Return the passage of the Frankenstein comic review from "Monster of Frankenstein" up to and including "at some point.", copied word for word.

+++ TEXT BLOCK

Monster of Frankenstein by Gary Friedrich and Mike Ploog from 1973 sure looks great but the story is nothing special. And yes I know the first four issues adapt Shelly's novel. The main problem for me is the Monster is a tough character to like. Kinda hard to sympathize with your plight when you keep brutally murdering innocent people! The supporting cast is mediocre. The best issue was #5, with a werewolf story. Ploog is done after #6 and so am I for now. John Buschema takes over the art (briefly) and a 3-part Dracula story is coming up, so I'll probably resume at some point.

++++++
+++ DATASET SECTION

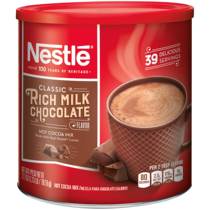 Nestle Extra Rich Milk Chocolate Drinking Powder 737g imported from the United States in a large barrel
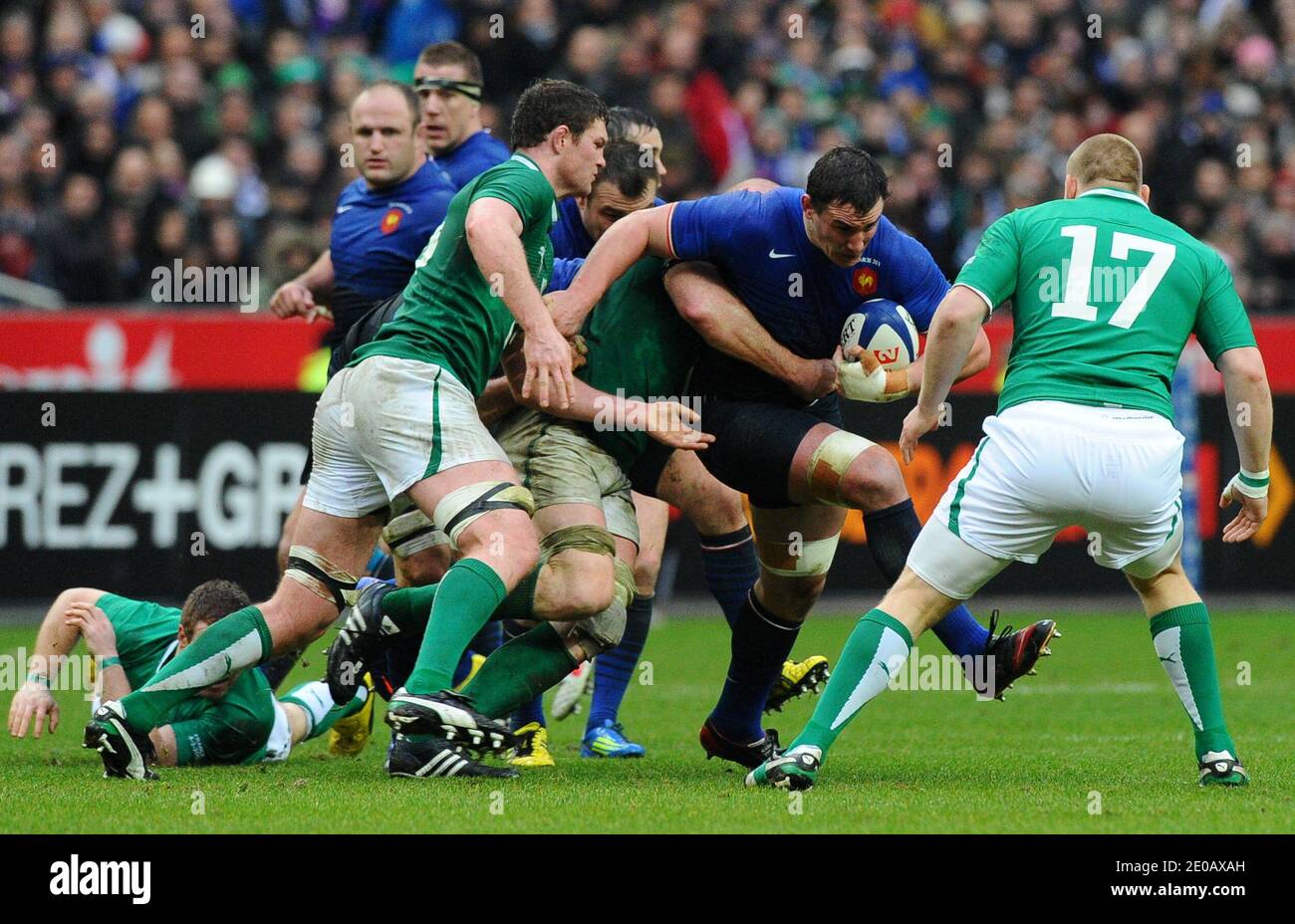 Tournoi des Six Nations 2025 : où suivre le troisième match de la France contre l'Italie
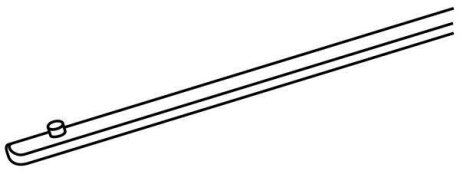 Щiтка склоочисн. 380 TRICOFIT Trico EF380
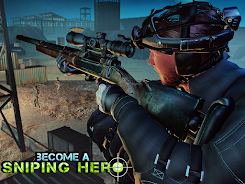 Sniper Shooter offline Game экрана 4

++++++

→ ANSWER SPACE
Monster of Frankenstein by Gary Friedrich and Mike Ploog from 1973 sure looks great but the story is nothing special. And yes I know the first four issues adapt Shelly's novel. The main problem for me is the Monster is a tough character to like. Kinda hard to sympathize with your plight when you keep brutally murdering innocent people! The supporting cast is mediocre. The best issue was #5, with a werewolf story. Ploog is done after #6 and so am I for now. John Buschema takes over the art (briefly) and a 3-part Dracula story is coming up, so I'll probably resume at some point.